__Selected excerpt__.

BEGIN

No data exist regarding the temporal trends in utilization of transthoracic echocardiography (TTE) in an outpatient pediatric cardiology setting. This study evaluates the trends in utilization of TTE for common diagnoses known to have low diagnostic yield and the factors influencing these trends.

Methods:

Patients evaluated at our pediatric cardiology clinics from January 2000 to December 2014 and discharged with final diagnoses of innocent murmur, noncardiac chest pain, benign syncope, and palpitations were included. Variables collected retrospectively included patient age, sex, insurance type, distance from clinic, and ordering physician's years of experience since fellowship.

Results:

Of the 74,881 patients seen by 35 physicians, 36,053 (48.1%) had a TTE. The TTE rates increased from the beginning of 2000 to the end of 2004 (5.2% per year; P < .001) and then steadily declined until the end of 2014 (1.6% per year; P < .001). Utilization for noncardiac chest pain remained the highest, and use in infants increased significantly during the study period (P < .001). After adjusting for all other factors, the following variables were associated with higher TTE utilization: younger age, males, Medicaid insurance, increased distance from clinic, and being seen by less experienced physicians. Temporal trends persisted after adjusting for all these factors.

END

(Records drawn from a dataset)
BEGIN

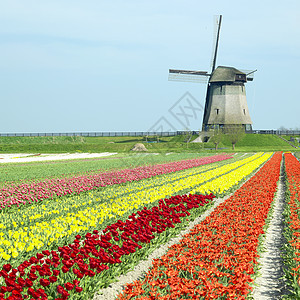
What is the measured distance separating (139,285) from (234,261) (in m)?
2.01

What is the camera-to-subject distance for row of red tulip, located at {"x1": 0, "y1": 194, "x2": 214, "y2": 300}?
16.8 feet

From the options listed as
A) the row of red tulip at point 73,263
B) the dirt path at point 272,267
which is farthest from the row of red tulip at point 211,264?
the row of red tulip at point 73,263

END
BEGIN

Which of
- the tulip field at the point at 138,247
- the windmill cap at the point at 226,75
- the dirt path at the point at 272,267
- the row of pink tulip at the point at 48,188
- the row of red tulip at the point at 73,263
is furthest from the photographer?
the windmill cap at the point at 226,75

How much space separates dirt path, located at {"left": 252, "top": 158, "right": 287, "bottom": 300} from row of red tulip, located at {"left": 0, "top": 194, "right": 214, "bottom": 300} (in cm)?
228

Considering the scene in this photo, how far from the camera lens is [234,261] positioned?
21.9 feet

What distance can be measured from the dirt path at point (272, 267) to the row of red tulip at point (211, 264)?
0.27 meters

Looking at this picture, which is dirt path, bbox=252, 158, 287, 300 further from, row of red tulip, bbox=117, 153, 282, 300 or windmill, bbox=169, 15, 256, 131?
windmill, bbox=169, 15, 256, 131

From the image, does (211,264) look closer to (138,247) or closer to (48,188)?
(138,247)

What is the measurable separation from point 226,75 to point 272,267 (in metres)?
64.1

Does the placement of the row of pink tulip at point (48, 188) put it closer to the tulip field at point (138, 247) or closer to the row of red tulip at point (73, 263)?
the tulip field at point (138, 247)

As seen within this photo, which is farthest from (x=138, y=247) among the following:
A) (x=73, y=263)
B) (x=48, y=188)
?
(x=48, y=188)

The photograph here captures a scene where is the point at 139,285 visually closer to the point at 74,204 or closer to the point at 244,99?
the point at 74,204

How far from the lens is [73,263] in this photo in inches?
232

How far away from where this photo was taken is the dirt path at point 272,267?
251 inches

END

__Work task__. From the echocardiography study text above, print the passage from "Of the 74,881" up to and including "all these factors.".

__Output below__.
Of the 74,881 patients seen by 35 physicians, 36,053 (48.1%) had a TTE. The TTE rates increased from the beginning of 2000 to the end of 2004 (5.2% per year; P < .001) and then steadily declined until the end of 2014 (1.6% per year; P < .001). Utilization for noncardiac chest pain remained the highest, and use in infants increased significantly during the study period (P < .001). After adjusting for all other factors, the following variables were associated with higher TTE utilization: younger age, males, Medicaid insurance, increased distance from clinic, and being seen by less experienced physicians. Temporal trends persisted after adjusting for all these factors.